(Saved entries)
━━━━━━━━━━
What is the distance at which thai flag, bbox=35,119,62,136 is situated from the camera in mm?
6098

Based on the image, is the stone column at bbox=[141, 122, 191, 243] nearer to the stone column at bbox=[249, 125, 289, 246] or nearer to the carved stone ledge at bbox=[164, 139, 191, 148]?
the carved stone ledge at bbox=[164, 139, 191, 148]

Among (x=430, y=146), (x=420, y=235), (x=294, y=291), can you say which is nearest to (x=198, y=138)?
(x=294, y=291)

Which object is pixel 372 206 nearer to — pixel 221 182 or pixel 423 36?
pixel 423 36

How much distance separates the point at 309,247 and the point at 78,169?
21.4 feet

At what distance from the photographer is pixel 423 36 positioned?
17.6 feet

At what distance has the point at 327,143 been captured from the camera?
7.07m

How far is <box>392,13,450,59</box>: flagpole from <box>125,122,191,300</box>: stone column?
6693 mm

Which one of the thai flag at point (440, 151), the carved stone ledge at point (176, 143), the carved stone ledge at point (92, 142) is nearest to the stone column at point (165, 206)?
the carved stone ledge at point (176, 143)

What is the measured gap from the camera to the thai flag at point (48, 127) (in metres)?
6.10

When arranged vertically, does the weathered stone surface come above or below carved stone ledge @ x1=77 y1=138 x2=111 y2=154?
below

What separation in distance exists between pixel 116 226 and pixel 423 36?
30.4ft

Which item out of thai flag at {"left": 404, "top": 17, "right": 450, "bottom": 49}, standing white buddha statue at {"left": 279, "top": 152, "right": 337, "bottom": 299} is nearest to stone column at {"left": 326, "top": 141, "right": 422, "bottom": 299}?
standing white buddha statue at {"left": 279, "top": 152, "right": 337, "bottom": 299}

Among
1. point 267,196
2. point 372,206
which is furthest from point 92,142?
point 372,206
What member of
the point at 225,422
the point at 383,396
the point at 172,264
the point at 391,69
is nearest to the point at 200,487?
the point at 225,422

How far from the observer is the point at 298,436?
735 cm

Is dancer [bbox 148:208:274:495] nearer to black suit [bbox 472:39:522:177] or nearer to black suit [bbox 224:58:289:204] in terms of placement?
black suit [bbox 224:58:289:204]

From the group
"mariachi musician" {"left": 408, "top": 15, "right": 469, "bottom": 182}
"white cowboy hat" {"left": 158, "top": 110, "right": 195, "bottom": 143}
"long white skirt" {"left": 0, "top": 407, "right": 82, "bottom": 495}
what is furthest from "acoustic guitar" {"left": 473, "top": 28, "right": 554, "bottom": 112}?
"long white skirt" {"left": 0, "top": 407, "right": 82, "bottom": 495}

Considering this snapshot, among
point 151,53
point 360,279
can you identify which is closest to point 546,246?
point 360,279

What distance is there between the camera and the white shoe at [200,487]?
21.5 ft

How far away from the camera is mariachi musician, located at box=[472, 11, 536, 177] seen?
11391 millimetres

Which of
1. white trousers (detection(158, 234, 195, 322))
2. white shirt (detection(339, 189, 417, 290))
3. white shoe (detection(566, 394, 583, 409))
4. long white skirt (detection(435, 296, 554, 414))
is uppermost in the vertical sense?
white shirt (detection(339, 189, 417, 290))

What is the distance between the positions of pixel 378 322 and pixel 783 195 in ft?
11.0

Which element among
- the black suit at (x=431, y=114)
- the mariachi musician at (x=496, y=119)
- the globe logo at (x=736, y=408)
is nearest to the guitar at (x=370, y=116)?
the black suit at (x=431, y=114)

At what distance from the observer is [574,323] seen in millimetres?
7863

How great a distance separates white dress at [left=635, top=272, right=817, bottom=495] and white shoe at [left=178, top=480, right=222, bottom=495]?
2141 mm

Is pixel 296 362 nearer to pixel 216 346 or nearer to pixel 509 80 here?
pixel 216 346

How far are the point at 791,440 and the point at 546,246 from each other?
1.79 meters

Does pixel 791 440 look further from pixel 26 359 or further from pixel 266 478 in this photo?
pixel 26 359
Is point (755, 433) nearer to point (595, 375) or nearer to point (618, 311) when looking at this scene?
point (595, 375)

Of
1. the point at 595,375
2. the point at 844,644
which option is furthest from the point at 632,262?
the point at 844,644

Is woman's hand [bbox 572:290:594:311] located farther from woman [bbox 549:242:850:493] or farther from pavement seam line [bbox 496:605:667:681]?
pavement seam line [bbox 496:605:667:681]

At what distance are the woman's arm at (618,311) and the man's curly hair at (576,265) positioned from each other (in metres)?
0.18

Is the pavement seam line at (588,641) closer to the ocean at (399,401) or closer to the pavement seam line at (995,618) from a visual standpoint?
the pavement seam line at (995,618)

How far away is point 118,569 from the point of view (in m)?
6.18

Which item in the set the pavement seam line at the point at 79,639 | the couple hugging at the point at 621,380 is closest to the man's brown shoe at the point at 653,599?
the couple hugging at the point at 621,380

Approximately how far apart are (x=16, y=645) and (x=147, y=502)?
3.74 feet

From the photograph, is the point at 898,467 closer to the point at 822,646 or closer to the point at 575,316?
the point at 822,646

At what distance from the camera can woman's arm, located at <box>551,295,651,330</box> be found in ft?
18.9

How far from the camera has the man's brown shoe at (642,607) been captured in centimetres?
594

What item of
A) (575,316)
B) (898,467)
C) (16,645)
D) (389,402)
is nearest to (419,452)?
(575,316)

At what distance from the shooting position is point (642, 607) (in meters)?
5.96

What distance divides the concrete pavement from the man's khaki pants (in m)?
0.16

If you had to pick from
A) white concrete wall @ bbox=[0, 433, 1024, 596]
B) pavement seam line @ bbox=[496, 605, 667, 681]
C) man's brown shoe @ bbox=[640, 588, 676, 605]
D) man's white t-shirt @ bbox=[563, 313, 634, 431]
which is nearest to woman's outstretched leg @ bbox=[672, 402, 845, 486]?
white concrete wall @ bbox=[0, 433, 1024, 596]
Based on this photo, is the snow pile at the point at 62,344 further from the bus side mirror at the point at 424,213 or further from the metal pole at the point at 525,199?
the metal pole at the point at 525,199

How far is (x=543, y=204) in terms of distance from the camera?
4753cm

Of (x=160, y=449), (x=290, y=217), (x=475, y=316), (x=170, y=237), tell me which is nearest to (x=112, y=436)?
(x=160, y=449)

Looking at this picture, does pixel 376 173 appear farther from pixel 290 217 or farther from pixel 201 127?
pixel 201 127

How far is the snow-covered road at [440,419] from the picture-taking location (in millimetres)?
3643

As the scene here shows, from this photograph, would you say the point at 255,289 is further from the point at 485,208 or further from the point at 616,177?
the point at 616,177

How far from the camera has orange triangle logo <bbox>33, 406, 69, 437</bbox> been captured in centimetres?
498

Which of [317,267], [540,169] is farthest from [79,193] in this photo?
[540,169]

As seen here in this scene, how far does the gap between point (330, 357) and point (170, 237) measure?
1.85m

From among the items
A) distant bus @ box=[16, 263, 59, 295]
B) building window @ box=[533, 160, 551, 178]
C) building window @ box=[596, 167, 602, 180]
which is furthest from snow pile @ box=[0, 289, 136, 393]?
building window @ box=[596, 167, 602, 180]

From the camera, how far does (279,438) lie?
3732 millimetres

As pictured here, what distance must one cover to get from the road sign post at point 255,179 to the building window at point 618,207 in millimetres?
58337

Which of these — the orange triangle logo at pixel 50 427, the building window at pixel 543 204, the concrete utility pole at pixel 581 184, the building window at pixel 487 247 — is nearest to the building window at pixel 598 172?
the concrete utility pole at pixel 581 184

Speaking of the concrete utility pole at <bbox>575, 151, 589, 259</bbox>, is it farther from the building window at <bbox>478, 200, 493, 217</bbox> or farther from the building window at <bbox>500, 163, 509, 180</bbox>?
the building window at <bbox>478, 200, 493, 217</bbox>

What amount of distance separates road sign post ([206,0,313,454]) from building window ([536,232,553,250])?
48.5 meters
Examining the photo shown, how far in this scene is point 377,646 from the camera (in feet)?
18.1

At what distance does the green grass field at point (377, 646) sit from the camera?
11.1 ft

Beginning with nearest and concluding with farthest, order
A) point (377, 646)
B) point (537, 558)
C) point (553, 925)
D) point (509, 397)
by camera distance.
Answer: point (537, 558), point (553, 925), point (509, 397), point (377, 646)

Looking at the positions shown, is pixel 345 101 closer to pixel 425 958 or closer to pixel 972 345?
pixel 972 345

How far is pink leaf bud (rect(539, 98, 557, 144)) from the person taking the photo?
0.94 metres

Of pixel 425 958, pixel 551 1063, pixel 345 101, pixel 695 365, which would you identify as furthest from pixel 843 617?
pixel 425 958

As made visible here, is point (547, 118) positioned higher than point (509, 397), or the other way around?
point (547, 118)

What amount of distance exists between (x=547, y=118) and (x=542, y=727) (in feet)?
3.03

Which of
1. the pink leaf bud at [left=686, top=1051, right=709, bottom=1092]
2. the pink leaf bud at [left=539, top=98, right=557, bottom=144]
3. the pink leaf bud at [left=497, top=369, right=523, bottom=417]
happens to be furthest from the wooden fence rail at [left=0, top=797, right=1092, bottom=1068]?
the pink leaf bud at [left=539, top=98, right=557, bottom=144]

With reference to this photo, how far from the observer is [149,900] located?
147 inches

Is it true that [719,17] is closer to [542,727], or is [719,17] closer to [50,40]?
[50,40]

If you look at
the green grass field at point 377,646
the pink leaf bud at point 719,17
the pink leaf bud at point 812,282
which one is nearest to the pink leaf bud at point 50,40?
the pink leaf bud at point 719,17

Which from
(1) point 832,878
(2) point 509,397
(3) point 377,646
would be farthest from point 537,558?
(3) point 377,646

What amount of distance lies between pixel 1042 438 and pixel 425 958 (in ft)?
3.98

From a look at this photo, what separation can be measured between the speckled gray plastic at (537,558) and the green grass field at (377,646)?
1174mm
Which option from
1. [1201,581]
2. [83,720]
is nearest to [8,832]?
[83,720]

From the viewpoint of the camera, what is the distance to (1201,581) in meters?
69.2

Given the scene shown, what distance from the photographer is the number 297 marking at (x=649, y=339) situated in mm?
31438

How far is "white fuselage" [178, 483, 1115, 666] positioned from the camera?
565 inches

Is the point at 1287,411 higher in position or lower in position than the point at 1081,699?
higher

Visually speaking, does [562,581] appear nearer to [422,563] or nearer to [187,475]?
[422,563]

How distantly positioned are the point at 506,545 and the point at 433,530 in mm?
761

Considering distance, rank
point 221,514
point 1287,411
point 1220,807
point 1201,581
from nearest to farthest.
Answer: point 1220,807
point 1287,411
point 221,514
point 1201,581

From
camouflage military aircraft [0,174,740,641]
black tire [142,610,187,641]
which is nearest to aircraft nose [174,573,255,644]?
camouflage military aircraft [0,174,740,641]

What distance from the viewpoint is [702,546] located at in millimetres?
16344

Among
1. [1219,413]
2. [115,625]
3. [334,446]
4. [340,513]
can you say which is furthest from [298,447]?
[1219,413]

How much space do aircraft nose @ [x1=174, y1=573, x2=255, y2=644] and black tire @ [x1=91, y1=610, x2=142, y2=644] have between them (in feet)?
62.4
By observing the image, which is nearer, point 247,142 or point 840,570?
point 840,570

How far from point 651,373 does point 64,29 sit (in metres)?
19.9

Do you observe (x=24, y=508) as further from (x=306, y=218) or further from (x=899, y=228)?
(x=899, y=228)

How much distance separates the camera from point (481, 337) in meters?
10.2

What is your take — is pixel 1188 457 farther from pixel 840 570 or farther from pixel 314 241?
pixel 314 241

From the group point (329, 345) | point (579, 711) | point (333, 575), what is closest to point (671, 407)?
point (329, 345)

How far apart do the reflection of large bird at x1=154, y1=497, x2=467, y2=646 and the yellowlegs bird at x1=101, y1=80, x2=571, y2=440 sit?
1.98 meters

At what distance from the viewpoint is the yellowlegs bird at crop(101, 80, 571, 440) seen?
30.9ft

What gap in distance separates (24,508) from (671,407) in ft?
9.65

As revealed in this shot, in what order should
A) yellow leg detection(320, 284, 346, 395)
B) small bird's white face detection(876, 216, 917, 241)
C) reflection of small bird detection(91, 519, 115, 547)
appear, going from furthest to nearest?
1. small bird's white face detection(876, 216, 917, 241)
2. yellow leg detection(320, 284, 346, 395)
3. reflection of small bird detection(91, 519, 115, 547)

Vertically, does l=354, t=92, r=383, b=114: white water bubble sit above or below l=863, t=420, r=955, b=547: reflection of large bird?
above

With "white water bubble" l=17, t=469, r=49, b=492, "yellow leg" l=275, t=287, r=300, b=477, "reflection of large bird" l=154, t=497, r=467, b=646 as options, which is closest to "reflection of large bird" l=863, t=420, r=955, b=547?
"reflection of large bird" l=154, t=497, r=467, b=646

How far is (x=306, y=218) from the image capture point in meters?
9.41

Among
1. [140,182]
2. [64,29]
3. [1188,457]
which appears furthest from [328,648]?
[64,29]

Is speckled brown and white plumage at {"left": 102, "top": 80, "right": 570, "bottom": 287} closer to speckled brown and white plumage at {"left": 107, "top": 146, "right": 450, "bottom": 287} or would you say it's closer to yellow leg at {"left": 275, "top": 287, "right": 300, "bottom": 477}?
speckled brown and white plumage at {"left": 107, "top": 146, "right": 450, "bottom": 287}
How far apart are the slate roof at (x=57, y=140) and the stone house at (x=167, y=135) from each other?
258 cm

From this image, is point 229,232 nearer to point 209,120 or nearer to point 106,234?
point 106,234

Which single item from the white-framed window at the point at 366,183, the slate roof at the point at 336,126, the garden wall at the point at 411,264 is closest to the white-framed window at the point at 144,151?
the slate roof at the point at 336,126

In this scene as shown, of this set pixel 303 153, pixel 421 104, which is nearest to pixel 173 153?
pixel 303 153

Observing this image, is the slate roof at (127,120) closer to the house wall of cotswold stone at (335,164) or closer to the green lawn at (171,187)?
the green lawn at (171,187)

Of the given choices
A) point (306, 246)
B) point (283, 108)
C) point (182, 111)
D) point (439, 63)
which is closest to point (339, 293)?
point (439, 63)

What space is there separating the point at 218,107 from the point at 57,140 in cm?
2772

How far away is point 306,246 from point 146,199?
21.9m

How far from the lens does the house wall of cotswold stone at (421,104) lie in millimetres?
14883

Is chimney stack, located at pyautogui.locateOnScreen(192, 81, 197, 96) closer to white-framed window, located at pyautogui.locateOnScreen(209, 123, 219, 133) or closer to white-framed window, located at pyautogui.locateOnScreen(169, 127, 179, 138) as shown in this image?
━━━━━━━━━━
Each line from the one with "t=420, r=955, b=547?" through the last line of the records must be written out word for word. Include nothing else.

With "white water bubble" l=17, t=469, r=49, b=492, "yellow leg" l=275, t=287, r=300, b=477, "reflection of large bird" l=154, t=497, r=467, b=646 as options, which is closest to "reflection of large bird" l=863, t=420, r=955, b=547?
"reflection of large bird" l=154, t=497, r=467, b=646

How far is (x=306, y=218) from the image capture point in meters?
9.41

Among
1. [140,182]
2. [64,29]
3. [1188,457]
which appears furthest from [328,648]?
[64,29]

Is speckled brown and white plumage at {"left": 102, "top": 80, "right": 570, "bottom": 287} closer to speckled brown and white plumage at {"left": 107, "top": 146, "right": 450, "bottom": 287} or would you say it's closer to yellow leg at {"left": 275, "top": 287, "right": 300, "bottom": 477}?
speckled brown and white plumage at {"left": 107, "top": 146, "right": 450, "bottom": 287}
How far apart are the slate roof at (x=57, y=140) and the stone house at (x=167, y=135) from each other?
258 cm

From this image, is point 229,232 nearer to point 209,120 or nearer to point 106,234?
point 106,234

Which single item from the white-framed window at the point at 366,183, the slate roof at the point at 336,126, the garden wall at the point at 411,264 is closest to the white-framed window at the point at 144,151?
the slate roof at the point at 336,126

In this scene as shown, of this set pixel 303 153, pixel 421 104, which is nearest to pixel 173 153?
pixel 303 153

Observing this image, is the slate roof at (127,120) closer to the house wall of cotswold stone at (335,164) or closer to the green lawn at (171,187)?
the green lawn at (171,187)

Of the given choices
A) point (306, 246)
B) point (283, 108)
C) point (182, 111)
D) point (439, 63)
which is closest to point (339, 293)?
point (439, 63)

What space is there separating the point at 218,107 from the point at 57,140 in cm?
2772

How far away is point 306,246 from point 146,199?
21.9m

How far from the lens does the house wall of cotswold stone at (421,104) lie in millimetres?
14883

Is chimney stack, located at pyautogui.locateOnScreen(192, 81, 197, 96) closer to white-framed window, located at pyautogui.locateOnScreen(209, 123, 219, 133) or closer to white-framed window, located at pyautogui.locateOnScreen(169, 127, 179, 138) as shown in this image?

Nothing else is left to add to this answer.